Zachary Stalberg, editor of the Daily News, said: ‘Bruce raised a number of legitimate issues in his long statement, but he chose to ignore two things of which he is well aware.

“‘First, the Daily News is not attacking minority-owned businesses. It is covering a federal investigation. Second, the two newspapers might be jointly owned, but they do not act in concert.’

Amanda Bennett, the Inquirer’s editor, said that given the revelation of a large federal investigation into city government and its contracts, ‘what newspaper would not provide aggressive coverage of that situation?'”

BET Signs Deals with Cox, Comcast

Black Entertainment Television and Atlanta-based cable television operator Cox Communications have renewed their distribution relationship for BET and BET Jazz Network programming. The new agreement takes effect Jan. 1 and runs through Dec. 31, 2009, according to a Friday news release.

“This agreement covers Cox’s 6.3 million subscribers in such major markets as Las Vegas, Phoenix, New Orleans/Baton Rouge, San Diego, Oklahoma City and the Hampton Roads, Virginia area.

“Earlier today, BET parent company Viacom announced a sweeping distribution contract with Comcast that covered all of Viacom’s cable network properties including BET and BET Jazz,” the release said.

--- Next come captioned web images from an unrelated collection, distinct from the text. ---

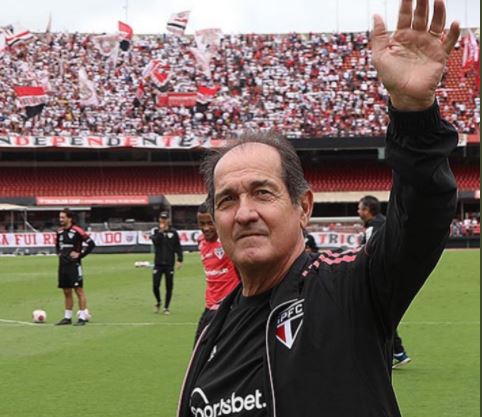 São Paulo treina com apoio de 21 mil torcedores e encerra preparação 2 SP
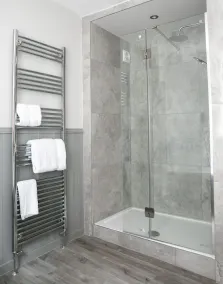 Deluxe 4 bedroom house - Image 3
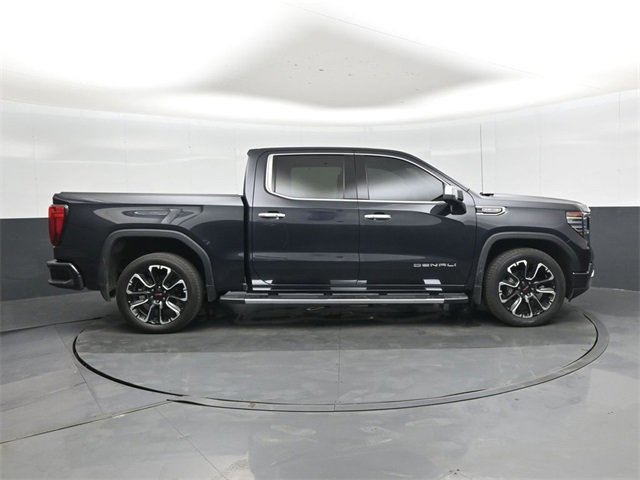 Used 2022 GMC Sierra 1500 Denali image 2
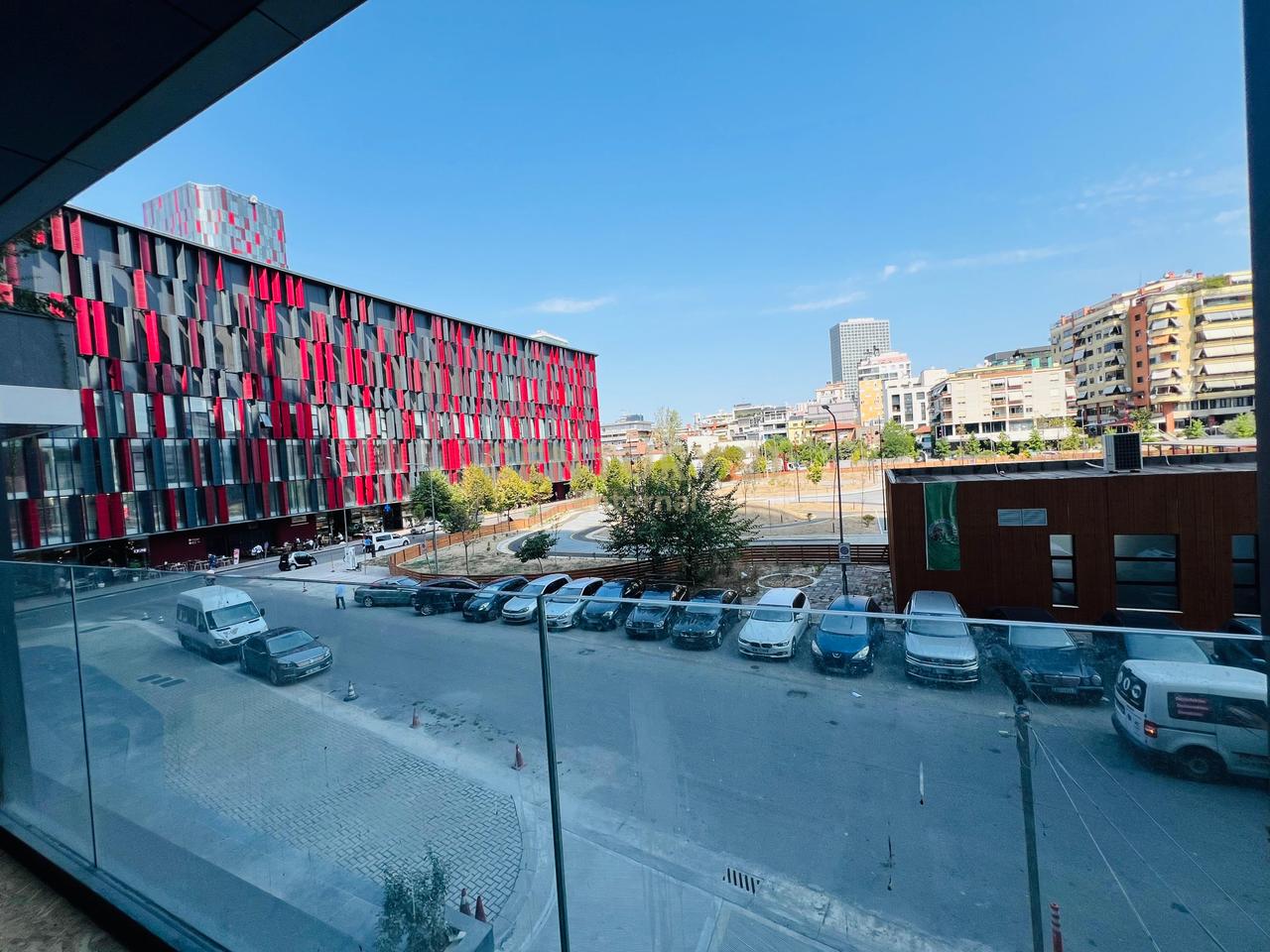 Spazio Ufficio in Affitto nel Bosco Verticale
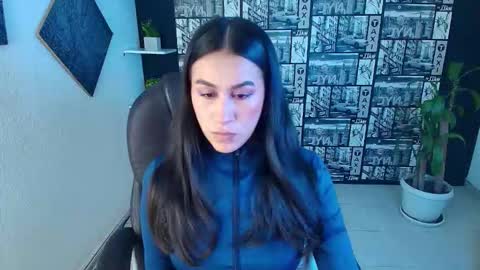 Emilia Gomez online show from October 26, 2025, 1:28 pm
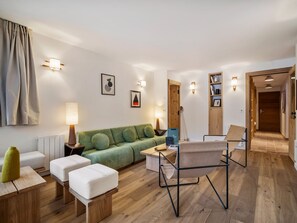 Interior - Large ski in/ski out apartment for 10 in Saint Martin de Belleville, WiFi, balcony (Saint-Martin-de-Belleville)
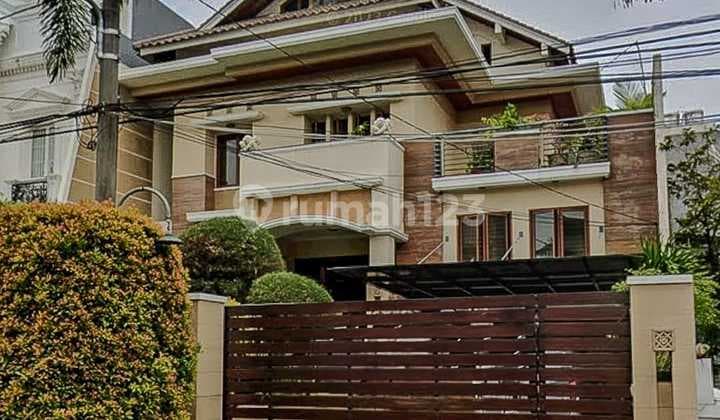 rumah mewah siap huni dan bebas banjir di kawasan elite Puri Indah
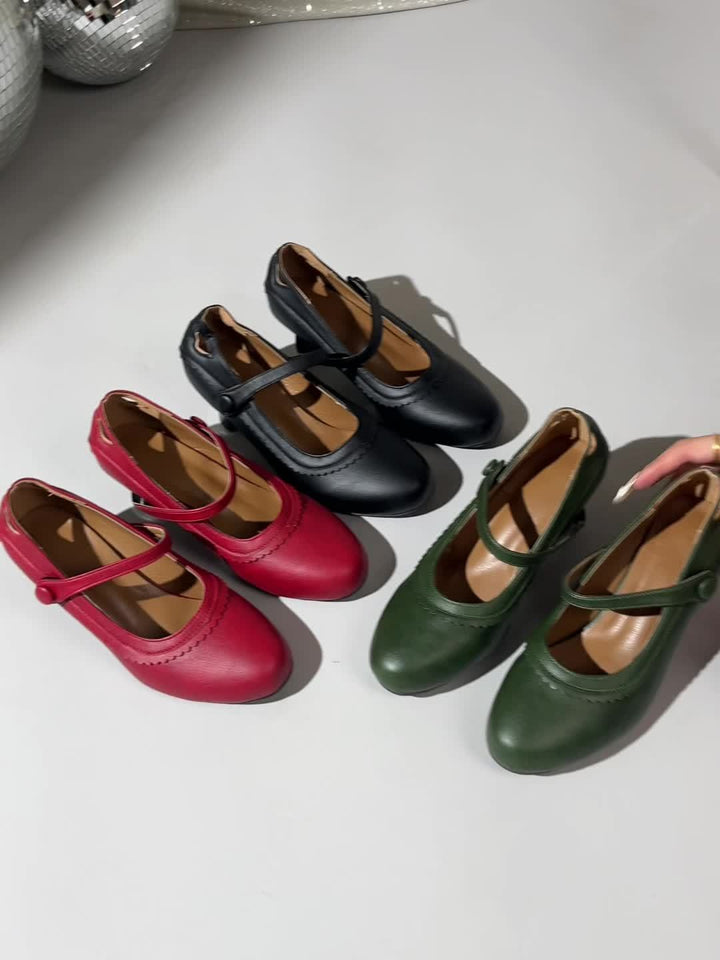 Linaise - Retro Styled Pumps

Dwight Ellis to Retire from NAB After 20 Years

Dwight Ellis, who has headed the National Association of Broadcasters’ Career Center and Human Resource Development for more than two decades, plans to retire from the trade association effective Feb. 1, the organization announces.

“As vice president of human resource development, Ellis oversees NAB?s diversity outreach program that links television and radio broadcast companies to colleges and universities across the country, serves as a liaison to minority and women’s groups, and has been an advocate for minority entrepreneurship in the industry,” a news release says.

“Ellis has helped launch broadcasting careers of scores of college graduates and provided networking opportunities for students and other professionals through career fairs, seminars and Web sites. He?s also left a mark on young professionals by directing them to scholarship and grant programs that made it possible for them to complete their educations. Ellis also helped create NAB?s Career Center, a free referral service linking broadcasters to culturally diverse, qualified job applicants.”

Ellis joined NAB in 1978 and was promoted to vice president in 1980. He plans to launch Dwight Ellis & Associates Ltd., “a global media and workforce development consultancy that uses ‘Strategic Diversity,’ a holistic approach for meeting challenges of doing business in the global marketplace.”